It is known for a fact that the older we become, the more our body loses strength and mobility. As a result, this increases the risks of falling, fractures and breaking bones, as well as other injuries. This also weakens our core muscles, which are just like a tree trunk, supporting our entire body.
But what many people don’t know is that core muscles are the most important muscles of our body, as forgetting their importance and not taking care of them can lead to unnecessary pain. That is why in this article we are going to show you 6 simple exercises, that every woman can do at home.

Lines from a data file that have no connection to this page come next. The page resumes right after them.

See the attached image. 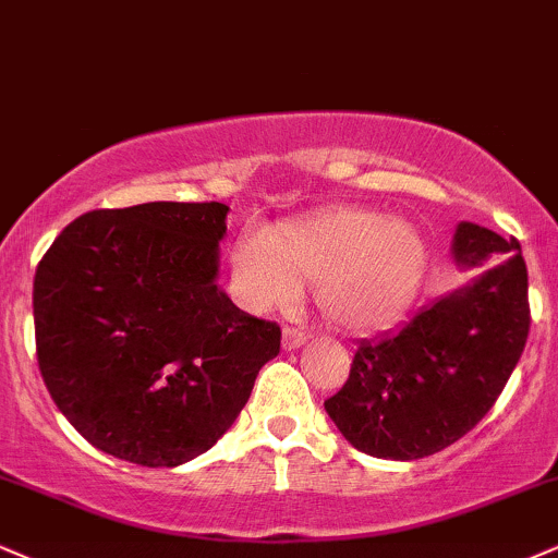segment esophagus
Here are the masks:
<instances>
[{
	"instance_id": "1",
	"label": "esophagus",
	"mask_w": 558,
	"mask_h": 558,
	"mask_svg": "<svg viewBox=\"0 0 558 558\" xmlns=\"http://www.w3.org/2000/svg\"><path fill=\"white\" fill-rule=\"evenodd\" d=\"M305 341H307V333L300 331V328L287 326L284 333H281V347H284L287 352H292V349H300Z\"/></svg>"
}]
</instances>
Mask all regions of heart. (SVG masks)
I'll list each match as a JSON object with an SVG mask.
<instances>
[{"label":"heart","mask_w":558,"mask_h":558,"mask_svg":"<svg viewBox=\"0 0 558 558\" xmlns=\"http://www.w3.org/2000/svg\"><path fill=\"white\" fill-rule=\"evenodd\" d=\"M426 268V240L414 222L375 209H339L284 225L260 243L232 251V287L256 313L287 311L300 281H318V307L349 333L388 326L414 298Z\"/></svg>","instance_id":"heart-1"}]
</instances>
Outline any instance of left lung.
I'll return each mask as SVG.
<instances>
[{
    "mask_svg": "<svg viewBox=\"0 0 558 558\" xmlns=\"http://www.w3.org/2000/svg\"><path fill=\"white\" fill-rule=\"evenodd\" d=\"M492 255L506 258L489 267ZM452 258L486 271L396 331L364 339L349 380L326 401L341 435L367 456L418 460L458 442L489 414L520 362L531 331L520 243L460 222Z\"/></svg>",
    "mask_w": 558,
    "mask_h": 558,
    "instance_id": "1",
    "label": "left lung"
}]
</instances>
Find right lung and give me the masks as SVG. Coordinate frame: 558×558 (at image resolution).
Listing matches in <instances>:
<instances>
[{
  "label": "right lung",
  "instance_id": "add662e5",
  "mask_svg": "<svg viewBox=\"0 0 558 558\" xmlns=\"http://www.w3.org/2000/svg\"><path fill=\"white\" fill-rule=\"evenodd\" d=\"M230 206L149 202L87 211L33 279L36 352L69 424L108 456L175 469L235 424L277 323L217 284Z\"/></svg>",
  "mask_w": 558,
  "mask_h": 558
}]
</instances>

Building Core Muscles and The Benefits It Provides
It’s no secret – most people want leaner arms, a bigger but, stronger legs, and a flatter belly, without paying attention to the core muscles. But they don’t know that if they strengthen the core, they will strengthen their entire body and make it easier to form and shape other muscles and have the summer body of their dreams.

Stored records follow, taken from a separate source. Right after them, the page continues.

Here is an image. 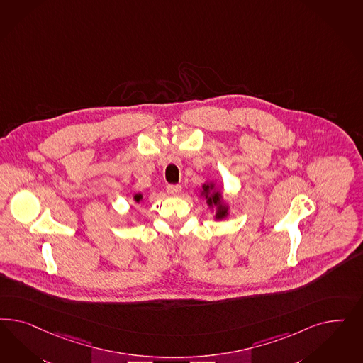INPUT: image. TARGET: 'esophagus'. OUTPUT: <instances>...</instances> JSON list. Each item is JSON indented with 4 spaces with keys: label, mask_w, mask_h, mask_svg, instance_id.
<instances>
[{
    "label": "esophagus",
    "mask_w": 363,
    "mask_h": 363,
    "mask_svg": "<svg viewBox=\"0 0 363 363\" xmlns=\"http://www.w3.org/2000/svg\"><path fill=\"white\" fill-rule=\"evenodd\" d=\"M181 190H182V187L179 186V185H169V186L166 187L167 194L173 196V197H177L181 193Z\"/></svg>",
    "instance_id": "esophagus-1"
}]
</instances>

We engage our core muscles a lot of times throughout the day, and some examples are:
- Bending down to tie our shoes
- Cleaning, fixing, gardening
- Getting dressed and undressed
- Looking behind us/Checking blind spots
- Occupational tasks which involve lifting, sitting or twisting
- Taking a shower
Difference Between Core Strength and Abs
Strengthening the abs will target just a few front-facing muscles, that will no doubt look good but will not provide you with strength or mobility. Targeting the core muscles however, will target the entire group of muscles which help you with every move you make.
Core muscles include:
- Front ab muscles
- Lower back muscles
- Back gluten
- Pelvic floor
- Hip muscles
- Diaphragm top muscle
So if you want abs, there are exercises for that, but if you want to be even healthier, stronger and better looking, then we suggest you take a look at the list of core exercises we have prepared for you below:
The bridge exercise focuses on strengthening the entire abdominal area, along with the gluten and the lower back.
- Straight Leg Drops
Straight leg drops exercise helps target the transverse abdominal muscles, and also focuses on the obliques.
- Front Toe Drops
When performing this exercise, it is important to pay attention on your breathing and do it correctly.
- Side Knee Drops
This will target the abdominal muscles and also focus on the oblique.
- Hip Circles
Hip circles might be a bit difficult for first-time exercising people, but it is definitely something everyone can get used to. Focus on your breathing through the nose and exhaling through the mouth.
- Four-Point Balance
This exercise focus on strengthening your abdominal muscles and improving your balance.